È dunque inutile tentar di definire con formula unica l’America tribale 2017, spaccata da cultura, politica, identità. A sinistra il «pc», politicamente corretto, insisterà nel purificare i capolavori di Mark Twain da riferimenti razzisti ed elogerà la rimozione delle statue del generale Robert Lee, stratega del Sud schiavista nella Guerra civile, dalle pubbliche piazze. A destra prevarranno i toni machisti e le donne saran fiere di una «femminilità non femminista». Dal 1776 la grande Repubblica lotta per evitare che le diverse identità si elidano o si combattano a sangue. Quando accade, con la schiavitù e la guerra di Secessione, con i pogrom, con l’antisemitismo Anni 50 che Arthur Miller narra nell’angoscioso romanzo Focus, con il maccartismo, con la guerra culturale del 1968, Vietnam e Watergate, il Paese sembra perdersi. È il Dna libertario della Costituzione, la capacità profonda di assimilare culture lontane, a salvare l’America.

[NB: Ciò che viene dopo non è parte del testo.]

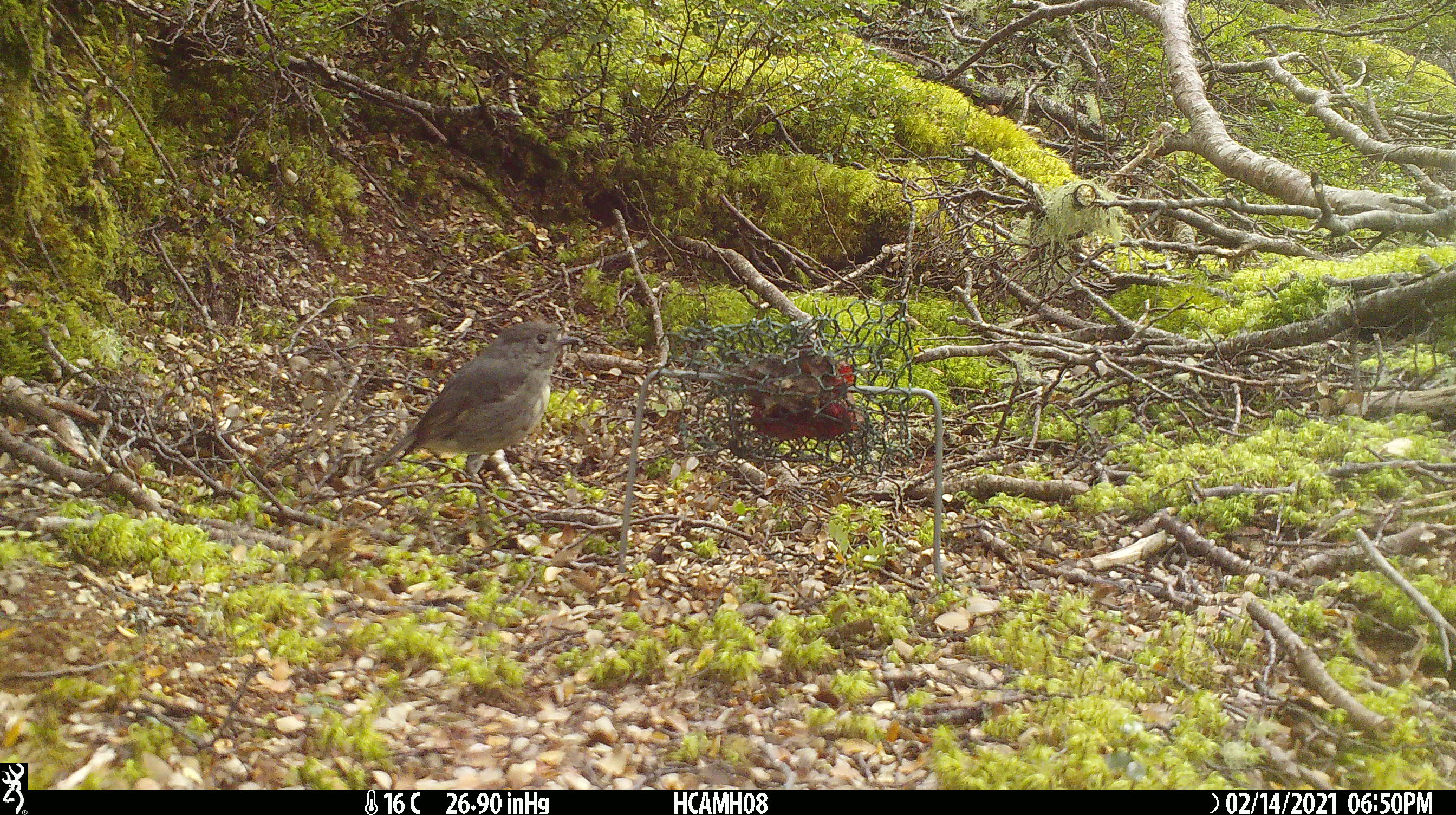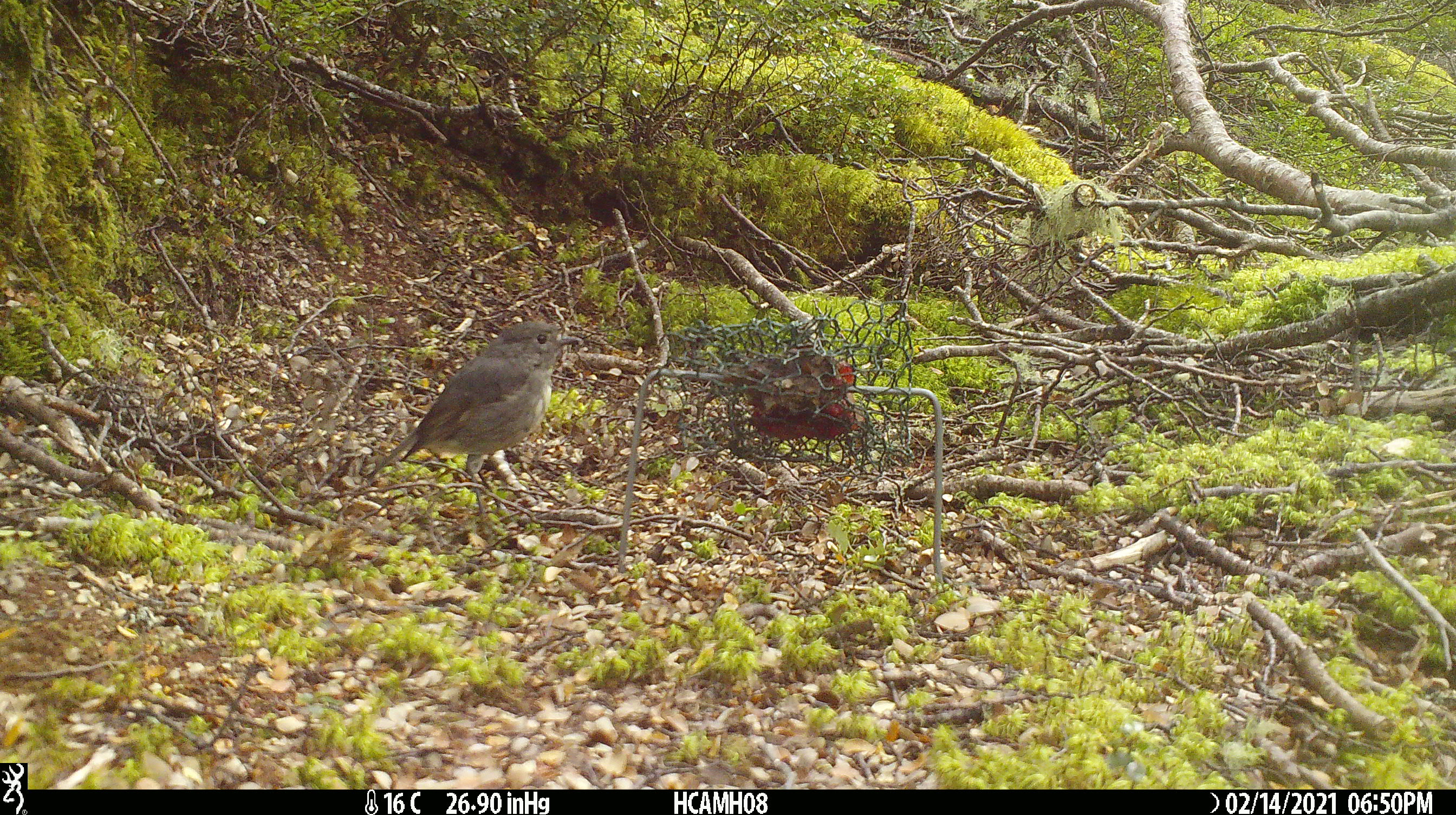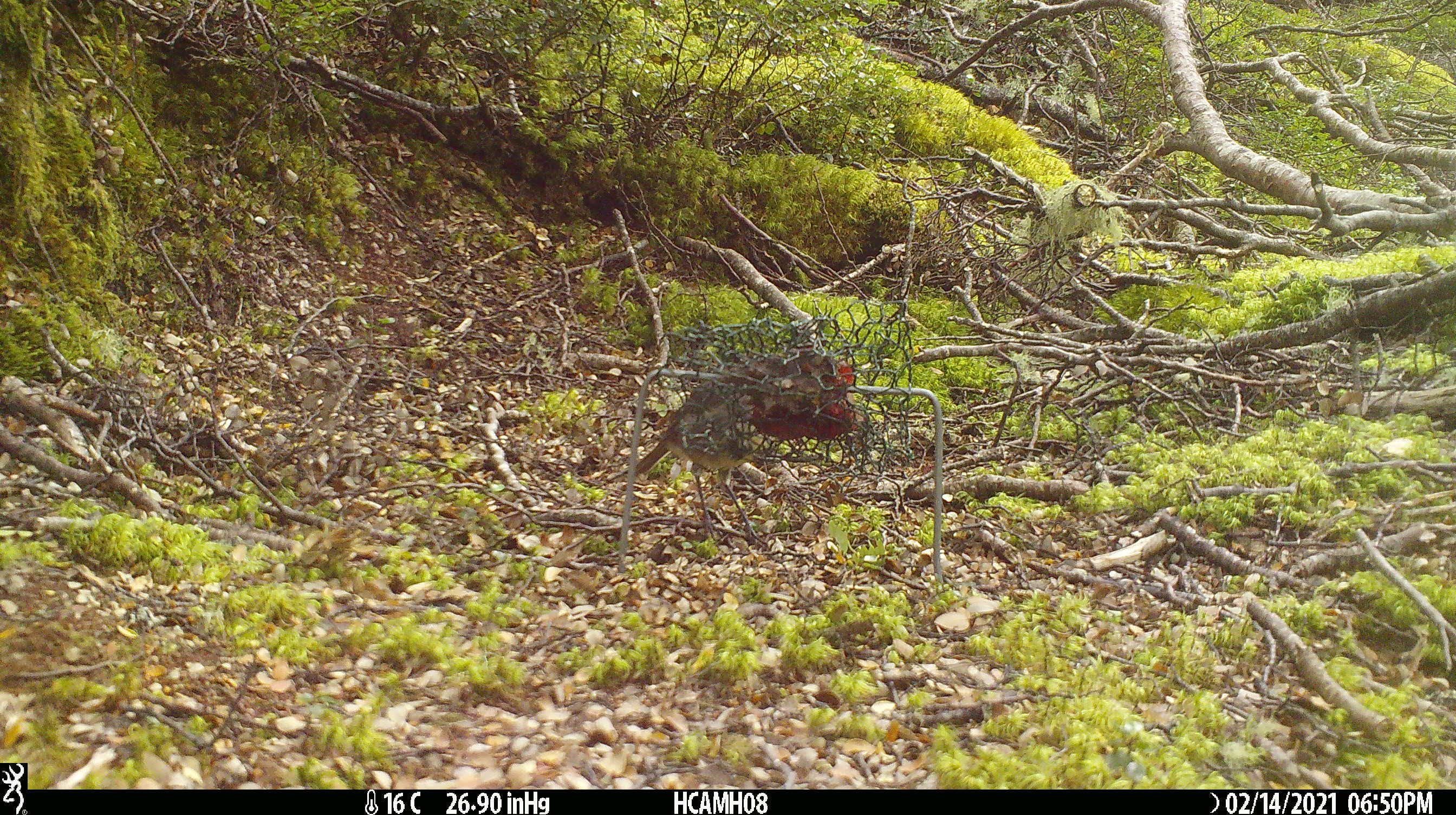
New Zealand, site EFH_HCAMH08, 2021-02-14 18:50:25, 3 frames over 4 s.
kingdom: Animalia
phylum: Chordata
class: Aves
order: Passeriformes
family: Petroicidae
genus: Petroica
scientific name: Petroica australis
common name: new zealand robin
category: robin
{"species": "robin (new zealand robin) (Petroica australis)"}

Chi leggerà il romanzo dello scrittore vietnamita naturalizzato Usa Viet Thanh Nguyen Il simpatizzante, tradotto da Neri Pozza, imparerà come l’identità Made in Usa si assimili con dolorosa lentezza, ma alla fine tempri in un modello, cangiante eppure duraturo. Lo sapeva bene Clint Eastwood nella scena madre di Gran Torino, quando il protagonista reduce polacco e il paffuto barbiere italiano si insultano con affetto, scambiandosi epiteti razzisti, per insegnare al bambino asiatico la differenza tra amicizia ribalda e odio silenzioso.